WHAT THE TASK REQUIRES →
Please transcribe the records from the line that contains "From the residential" through the end of the records, both included.

[start of EXERCISE MATERIALS]

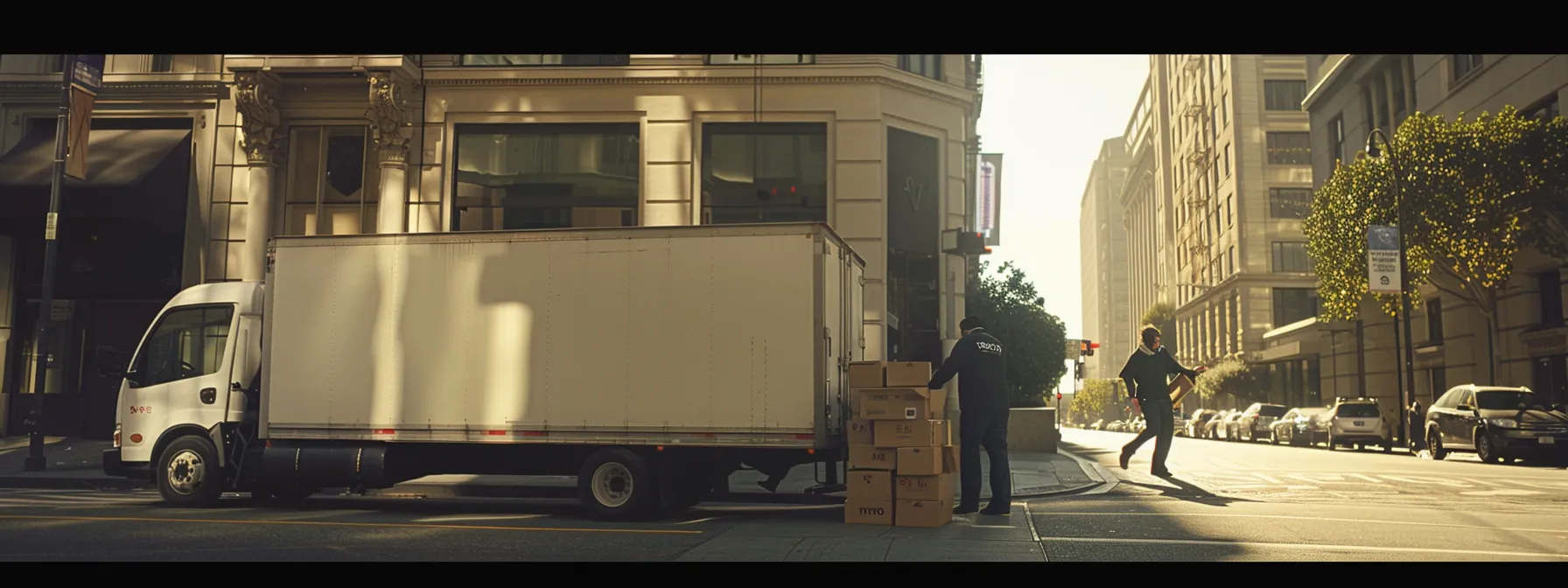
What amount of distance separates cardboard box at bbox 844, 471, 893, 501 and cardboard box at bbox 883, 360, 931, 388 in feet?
2.72

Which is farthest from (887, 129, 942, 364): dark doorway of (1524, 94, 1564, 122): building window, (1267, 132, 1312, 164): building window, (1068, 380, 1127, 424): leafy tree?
(1068, 380, 1127, 424): leafy tree

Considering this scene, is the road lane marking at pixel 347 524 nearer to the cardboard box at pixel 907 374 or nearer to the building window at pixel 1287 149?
the cardboard box at pixel 907 374

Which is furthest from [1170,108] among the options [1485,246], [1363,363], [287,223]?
[287,223]

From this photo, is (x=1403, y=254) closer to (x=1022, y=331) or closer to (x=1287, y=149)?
(x=1022, y=331)

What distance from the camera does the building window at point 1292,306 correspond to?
75625mm

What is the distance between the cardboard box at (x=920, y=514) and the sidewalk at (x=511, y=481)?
5.79 feet

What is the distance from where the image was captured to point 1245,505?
39.1 feet

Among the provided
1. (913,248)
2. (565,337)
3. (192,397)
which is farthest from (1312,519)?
(913,248)

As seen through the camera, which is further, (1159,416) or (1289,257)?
(1289,257)

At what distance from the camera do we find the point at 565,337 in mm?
11719

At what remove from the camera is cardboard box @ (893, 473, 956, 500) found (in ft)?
34.7

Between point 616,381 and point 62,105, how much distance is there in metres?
12.8

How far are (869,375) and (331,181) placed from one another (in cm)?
1476

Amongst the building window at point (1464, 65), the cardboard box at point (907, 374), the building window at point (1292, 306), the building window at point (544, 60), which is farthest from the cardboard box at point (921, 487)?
the building window at point (1292, 306)
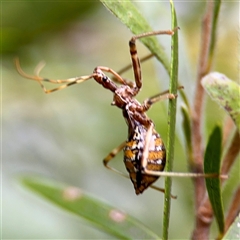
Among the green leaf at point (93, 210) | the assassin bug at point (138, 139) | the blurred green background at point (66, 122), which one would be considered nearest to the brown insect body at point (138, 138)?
the assassin bug at point (138, 139)

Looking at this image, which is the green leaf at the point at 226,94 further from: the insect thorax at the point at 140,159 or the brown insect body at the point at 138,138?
the insect thorax at the point at 140,159

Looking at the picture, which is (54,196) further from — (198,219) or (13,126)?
(13,126)

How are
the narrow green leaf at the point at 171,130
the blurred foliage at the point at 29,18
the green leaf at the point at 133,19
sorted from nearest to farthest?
the narrow green leaf at the point at 171,130 < the green leaf at the point at 133,19 < the blurred foliage at the point at 29,18

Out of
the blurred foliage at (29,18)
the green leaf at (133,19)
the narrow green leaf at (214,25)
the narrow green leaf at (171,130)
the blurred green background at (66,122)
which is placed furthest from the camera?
the blurred green background at (66,122)

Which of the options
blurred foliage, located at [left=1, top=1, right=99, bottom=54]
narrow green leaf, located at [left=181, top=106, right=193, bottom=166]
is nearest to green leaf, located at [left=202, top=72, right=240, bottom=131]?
→ narrow green leaf, located at [left=181, top=106, right=193, bottom=166]

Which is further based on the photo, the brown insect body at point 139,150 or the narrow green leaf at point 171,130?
the brown insect body at point 139,150

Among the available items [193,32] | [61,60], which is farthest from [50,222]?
[193,32]

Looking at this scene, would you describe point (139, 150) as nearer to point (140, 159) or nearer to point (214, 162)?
point (140, 159)
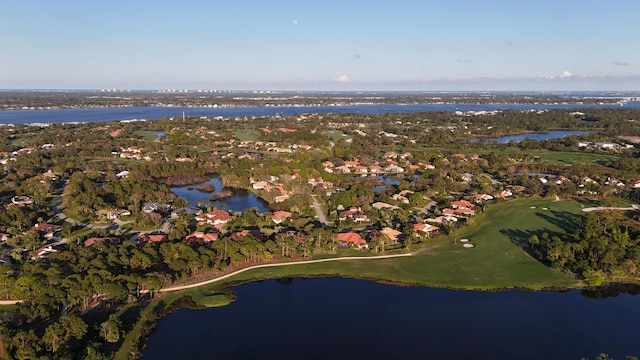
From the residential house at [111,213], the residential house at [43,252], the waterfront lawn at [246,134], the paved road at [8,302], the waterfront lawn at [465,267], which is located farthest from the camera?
the waterfront lawn at [246,134]

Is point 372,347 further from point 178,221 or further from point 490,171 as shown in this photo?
point 490,171

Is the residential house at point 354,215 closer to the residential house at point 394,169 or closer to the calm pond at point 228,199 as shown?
the calm pond at point 228,199

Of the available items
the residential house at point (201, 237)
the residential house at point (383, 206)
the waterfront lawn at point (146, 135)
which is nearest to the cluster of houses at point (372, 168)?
the residential house at point (383, 206)

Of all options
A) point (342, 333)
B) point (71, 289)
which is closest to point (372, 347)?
point (342, 333)

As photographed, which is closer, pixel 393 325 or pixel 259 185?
pixel 393 325

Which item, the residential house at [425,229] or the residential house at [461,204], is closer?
the residential house at [425,229]

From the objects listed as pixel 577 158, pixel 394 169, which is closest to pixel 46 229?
pixel 394 169

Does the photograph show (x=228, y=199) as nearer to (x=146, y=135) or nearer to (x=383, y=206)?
(x=383, y=206)

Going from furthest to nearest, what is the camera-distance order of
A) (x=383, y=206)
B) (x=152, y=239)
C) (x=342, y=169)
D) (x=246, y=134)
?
(x=246, y=134) < (x=342, y=169) < (x=383, y=206) < (x=152, y=239)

[end of EXERCISE MATERIALS]

PROBLEM SOLUTION →
From the residential house at [111,213], the residential house at [43,252], the waterfront lawn at [246,134], the paved road at [8,302], the waterfront lawn at [465,267], which is located farthest from the camera?
the waterfront lawn at [246,134]

Is point 372,347 further from point 178,221 or further from point 490,171 as shown in this photo?
point 490,171

Is the residential house at point 354,215 closer to the residential house at point 394,169 or closer to the calm pond at point 228,199 as shown?
the calm pond at point 228,199

Of the available items
the residential house at point (201, 237)
the residential house at point (383, 206)
the waterfront lawn at point (146, 135)
which is nearest to the cluster of houses at point (372, 168)?
the residential house at point (383, 206)

Of all options
A) point (342, 333)
B) point (71, 289)
which is closest to point (372, 347)?
point (342, 333)

As photographed, which is closer, pixel 393 325 or pixel 259 185?
pixel 393 325

Which item, the residential house at [425,229] or the residential house at [461,204], is closer?
the residential house at [425,229]

From the objects listed as pixel 577 158, pixel 394 169, which is closest to pixel 46 229?
pixel 394 169

Does the photograph show (x=228, y=199) as nearer to (x=146, y=135) or nearer to (x=383, y=206)?
(x=383, y=206)

Going from furthest to nearest, what is the camera-distance order of
A) (x=383, y=206)
B) (x=152, y=239)
C) (x=342, y=169)
D) (x=246, y=134)
?
(x=246, y=134) < (x=342, y=169) < (x=383, y=206) < (x=152, y=239)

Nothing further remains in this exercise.